We all have biases. Our brains are hardwired to create shortcuts in decision-making, and most of these shortcuts are useful. There’s no reason to learn the same lessons repeatedly, right? The human mind is attuned to spotting patterns and thoughtlessly applying them to seemingly similar situations to save us time and energy. Another term for the decision-making processes influenced by our biases is heuristics. We’ve all developed a set of heuristics for the multitude of decisions we make each day. Should we bid on that project? Attend that conference? Hire that business developer? Pad our price with a little more margin? Go in at our break-even number? Most of these decisions are guided by subtle, and often highly valuable, lessons we’ve learned during our careers. Our heuristics are trying to help us, and we should be thankful for them most of the time.
When seeking to enact change, one problematic thing about our heuristics is their thoughtlessness. Without exploring our biases and their corresponding heuristics, we’re liable to make very flawed decisions.
Have you ever driven a vehicle with adaptive cruise control? That is the feature in newer model cars that automatically slows down and speeds up based on your proximity to the vehicle in front of you, based on your target speed. Due to my early exposure to this technology in Porsches and Audis (remember, I’m a car guy!), I learned to trust it in my twenties. Press this button and worry not, you will not rear-end the car in front of you if they happen to slow down or even stop. I’m convinced that my older brothers and my parents will never trust this tech, but I’ve proven its reliability time and again.

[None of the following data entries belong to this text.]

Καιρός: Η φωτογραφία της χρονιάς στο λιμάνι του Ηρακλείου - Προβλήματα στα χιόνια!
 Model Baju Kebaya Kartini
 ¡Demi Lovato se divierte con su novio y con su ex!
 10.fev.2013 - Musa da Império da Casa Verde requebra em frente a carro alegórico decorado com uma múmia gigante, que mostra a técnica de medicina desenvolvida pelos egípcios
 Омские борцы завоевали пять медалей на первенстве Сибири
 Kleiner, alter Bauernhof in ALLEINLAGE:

Their heuristic says, “You must control your braking in traffic, no matter what,” and mine says, “Set the cruise control and trust the process.” Who is right? Of course, my take is anecdotal, but I have two decades of evidence that mine is right. Who expends more energy driving? They do, for sure.
If you don’t learn to recognize your thoughtless patterns and the heuristics behind them, you may fail to take advantage of a host of opportunities to create a better result.
Over the next week, as you realize you’re making decisions, slow down. Take out a journal and document your thoughts as you reason through the decision at hand. Forcing yourself to examine your heuristics is a powerful way to become more mindful of the processes at work when you’re making decisions. I’ve done this and discovered all kinds of bugs in my decision-making process, which has helped me to install some alarms by sharing those bugs with my most trusted team members and advisors who can help me when I fail to recognize my patterns at work.
The Spark Notes:
Every decision you make as a construction leader—big or small—shapes your business, so improving your decision-making process is just as important as the decisions themselves.
We all rely on mental shortcuts, or heuristics, shaped by our experiences, and while they often serve us well, they can also lead to thoughtless, flawed decisions if left unexamined.
Recognizing and challenging these ingrained patterns—like my trust in adaptive cruise control versus my family’s skepticism—can reveal new opportunities and reduce wasted effort.
This week, slow down, journal your decision-making, and share your “bugs” with trusted advisors to install guardrails that keep your thinking sharp.